The late Dilip has a thuggish twin sister named Deva and four younger brothers; the also late parental abuse victim Ramu, the nuanced ex-conman Tulsi, the relatively better adjusted accountant Shamu and the foul killer cop Sukreta. To be fair, they’re pretty screwed up to various degrees mostly due to their also screwed up mother Jamun, herself the story’s equivalent of present day Georgia’s George the Wicked. It doesn’t help that her moneylender husband Raaj is one of her many chew toys before he died.
Deva Bhadoria is Radha’s old rival from school, who has undiagnosed narcissistic tendencies as well as having a bit of a mean ego. Thankfully, said ego is mostly related to how bad her home environment was, thus she decides to do a slow but worthy heel face turn near the end of the story.
Ramu was a big time shut in, and in his mother’s eyes, her favourite experiment ever (in a sarcastic way). The good thing is that, even though he was partly deaf on both ears and also being really unattractive looking in her eyes, he did try to survive, but couldn’t get out of his mum’s house almost every day of his life. It’s pretty sad that much of what he did was to flee and chitter like crazy almost every time his really awful mum saw him, and finally had him dragged out for a year on the latter’s porch anyway, which is made even sadder when she offed him once and for all by slicing off his whole body with a chainsaw.
Tulsi hasn’t always been poor but clearly does suffer from not being raised by someone resembling a good enough mother for the rest of his life, hence him being a seedy, hotheaded dude trying to curb both his thuggishness and fellow bad behaviours. He does have a good point and with significant long term help from most of his brothers (and a good enough community service that neither the corrupt Rajasthani forces nor even Victorian era Brits would have adopted) is a well intentioned criminal turned into a member of what society was intended to be known for, instead of really being corrupted from the start, even after being punched so badly by Sukreta that he didn’t want to be in a punitive prison forever.
Shamu is a mopey, if decently adjusted, office worker and commuter who doesn’t like eating dogs, partly because they’re mistreated badly by bad people and partly because certain Indians view them as food.
Sukreta seems to be the only one who behaves almost exactly like his mother, but it’s mostly due to how his otherwise quite good enough uncle and aunt have coddled him ridiculously to smithereens. He is himself the ‘colourless minded person’ of the story, due to him getting away with anything at all, thus he’s also depicted as something of a dog eater like his mother and a part of the insanely corrupt police system which rules Radha’s old village with revealingly indicative impunity.
Raaj was the father of six children, including Sukreta himself. He was the story’s supposedly main big bad moneylender until Jamun reveals herself to the audience by killing and eating the family’s very own pet dog. From then on, his home situation got so bad that it resulted in him being offed into the land of death by Jamun herself, with Sukreta becoming a hyper violent cop as a questionable (yet brutally accurate) trigger to end her monstrous reign, which is a sign of how screwed up the family surely is after all.
Anand was Radha’s dead first husband with undiagnosed PTSD. He had two surviving sisters and two overbearing parents. After groping her boobs, much to the dismay of his few long term ex friends, he totally went mad in the forest for a month and offed himself to death with a gun of his own; a scenario so unsubtly bad and terrifying in itself that it deserves something like a Razzie trophy.
Champa and Rupa Jadeja were his much nicer sisters, since being saner Betas than their dysfunctional Alpha leader in a corrupt school may do a lot to them in a positive light for the rest of their lives.
Shashi Zinta was Radha’s other acquaintance; he’s got a sane mind, even though he happened to have a physically visibly familiar disability caused by heavy gangrene infections, which affected both of his arms rather badly.
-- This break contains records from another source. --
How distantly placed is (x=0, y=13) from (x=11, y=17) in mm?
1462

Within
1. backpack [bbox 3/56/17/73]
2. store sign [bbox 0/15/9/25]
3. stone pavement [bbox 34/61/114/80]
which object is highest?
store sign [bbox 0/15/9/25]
Sadly, he and his mum would die in Vinod’s hands.
Meena is Shashi’s surviving younger sister, who’d become a well intentioned young lady thief in a misogynistic mob of dacoits, after seeing her mother having the latter’s own life destroyed by Vinod. Fortunately, she is one of only a few would have been women prisoners who reformed well, slowly but surely due to her fairly redeeming love with a moderately mentally unstable prison warden who just wants to get out if at all. She’s also a relatively luckier exception than a majority of her bad friends due to her cautious and pragmatic nature.
Meera is Shashi’s late Mother, who also had no full arms due to a series of egregious motor related crashes that rendered her unable to carry anything again. She also suffered from certain cancerous tumours, due to the various pollution factors plaguing certain parts of North Central India.
Vinod was the husband of Meera. He was a creepy and nightmarishly absurd dude whose fixations are mostly about the dollars, as he was himself the only child and son of a forced marital conception between a wealthy British woman and an unlucky local man.